Asymptotic normality of a Sobol index estimator in Gaussian process regression framework

TL;DR

This paper establishes the asymptotic normality of Sobol index estimators derived from Gaussian process surrogates, enabling confidence interval construction in global sensitivity analysis of complex models.

Contribution

It provides theoretical conditions for the asymptotic normality of Sobol index estimators within Gaussian process regression frameworks, facilitating uncertainty quantification.

Findings

Conditions for asymptotic normality are derived.

Method validated on a heat equation example.
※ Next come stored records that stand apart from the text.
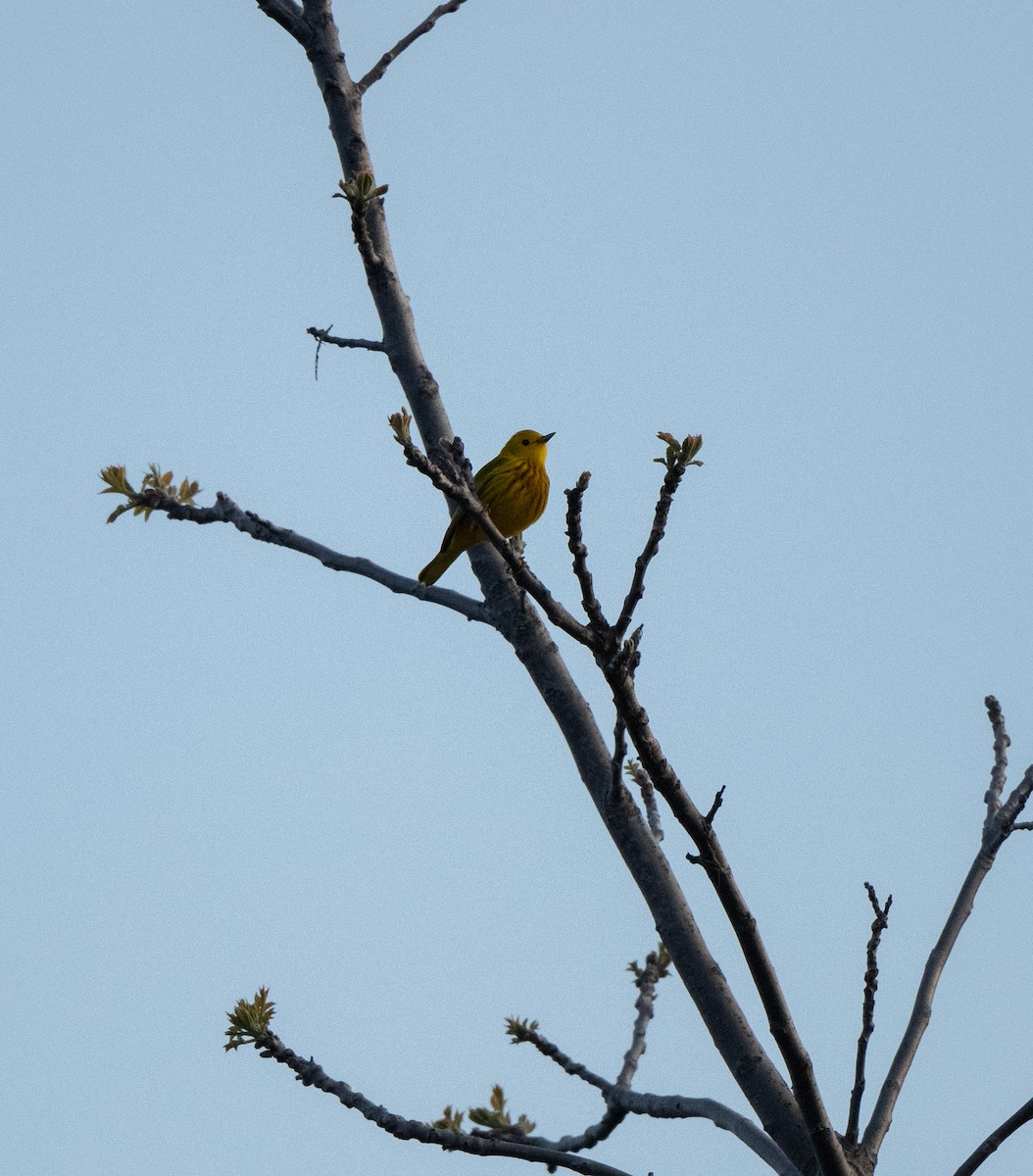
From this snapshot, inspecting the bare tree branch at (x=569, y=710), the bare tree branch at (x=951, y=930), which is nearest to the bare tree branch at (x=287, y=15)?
the bare tree branch at (x=569, y=710)

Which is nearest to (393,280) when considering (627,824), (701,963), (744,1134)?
(627,824)

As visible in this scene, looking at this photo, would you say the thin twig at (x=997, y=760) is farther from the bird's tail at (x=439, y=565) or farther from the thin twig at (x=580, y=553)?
the bird's tail at (x=439, y=565)

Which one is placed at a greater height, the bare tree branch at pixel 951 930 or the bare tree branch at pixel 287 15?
the bare tree branch at pixel 287 15

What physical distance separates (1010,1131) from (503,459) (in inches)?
228

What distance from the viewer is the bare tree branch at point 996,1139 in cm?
347

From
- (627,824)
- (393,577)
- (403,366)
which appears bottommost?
(627,824)

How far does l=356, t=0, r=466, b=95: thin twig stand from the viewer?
5754 mm

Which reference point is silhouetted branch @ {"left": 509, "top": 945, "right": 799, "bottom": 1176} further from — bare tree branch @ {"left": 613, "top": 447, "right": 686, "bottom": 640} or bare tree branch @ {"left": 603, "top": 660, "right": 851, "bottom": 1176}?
bare tree branch @ {"left": 613, "top": 447, "right": 686, "bottom": 640}

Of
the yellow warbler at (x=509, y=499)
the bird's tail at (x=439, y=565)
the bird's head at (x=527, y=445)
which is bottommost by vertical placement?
the bird's tail at (x=439, y=565)

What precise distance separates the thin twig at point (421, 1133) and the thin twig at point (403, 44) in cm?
383

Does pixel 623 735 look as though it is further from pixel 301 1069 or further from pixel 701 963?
pixel 301 1069

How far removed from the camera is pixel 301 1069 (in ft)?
14.7

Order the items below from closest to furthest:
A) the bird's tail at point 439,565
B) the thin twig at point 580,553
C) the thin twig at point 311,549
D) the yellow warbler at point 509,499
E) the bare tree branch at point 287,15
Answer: the thin twig at point 580,553 < the thin twig at point 311,549 < the bare tree branch at point 287,15 < the yellow warbler at point 509,499 < the bird's tail at point 439,565

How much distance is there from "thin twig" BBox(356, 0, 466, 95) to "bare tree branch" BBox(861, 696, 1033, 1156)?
359cm
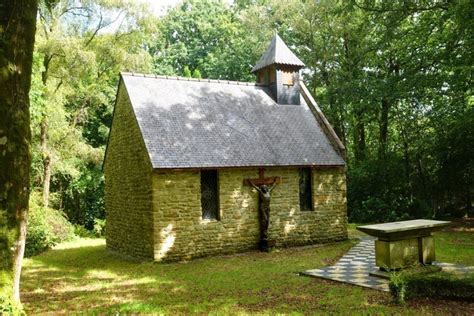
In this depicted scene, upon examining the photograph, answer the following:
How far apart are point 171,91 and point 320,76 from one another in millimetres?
15545

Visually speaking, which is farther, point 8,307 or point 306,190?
point 306,190

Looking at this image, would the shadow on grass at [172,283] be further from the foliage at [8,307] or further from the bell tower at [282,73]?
the bell tower at [282,73]

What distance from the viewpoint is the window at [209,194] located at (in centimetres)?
1455

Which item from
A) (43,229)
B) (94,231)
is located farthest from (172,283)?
(94,231)

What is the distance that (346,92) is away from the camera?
23797mm

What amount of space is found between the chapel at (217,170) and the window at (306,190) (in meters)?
0.04

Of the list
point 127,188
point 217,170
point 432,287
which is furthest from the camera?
point 127,188

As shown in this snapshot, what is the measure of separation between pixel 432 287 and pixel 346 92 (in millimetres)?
17044

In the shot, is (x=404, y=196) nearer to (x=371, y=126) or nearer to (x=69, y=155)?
(x=371, y=126)

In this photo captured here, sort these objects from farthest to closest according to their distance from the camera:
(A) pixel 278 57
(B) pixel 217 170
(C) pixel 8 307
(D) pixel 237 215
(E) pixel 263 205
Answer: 1. (A) pixel 278 57
2. (E) pixel 263 205
3. (D) pixel 237 215
4. (B) pixel 217 170
5. (C) pixel 8 307

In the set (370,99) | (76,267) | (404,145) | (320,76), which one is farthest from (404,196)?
(76,267)

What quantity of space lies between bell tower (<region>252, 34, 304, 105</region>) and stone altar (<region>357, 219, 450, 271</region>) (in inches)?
366

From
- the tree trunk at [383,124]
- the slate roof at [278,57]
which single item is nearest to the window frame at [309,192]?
the slate roof at [278,57]

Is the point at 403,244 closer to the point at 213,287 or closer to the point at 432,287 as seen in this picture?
the point at 432,287
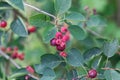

Enables confidence interval construction for sensitivity indices.

Abstract

Stochastic simulators such as Monte-Carlo estimators are widely used in science and engineering to study physical systems through their probabilistic representation. Global sensitivity analysis aims to identify the input parameters which have the most important impact on the output. A popular tool to perform global sensitivity analysis is the variance-based method which comes from the Hoeffding-Sobol decomposition. Nevertheless, this method requires an important number of simulations and is often unfeasible under reasonable time constraint. Therefore, an approximation of the input/output relation of the code is built with a Gaussian process regression model. This paper provides conditions which ensure the asymptotic normality of a Sobol's index estimator evaluated through this surrogate model. This result allows for building asymptotic confidence intervals for the considered Sobol index estimator. The presented method is successfully applied on an academic example on the heat equation.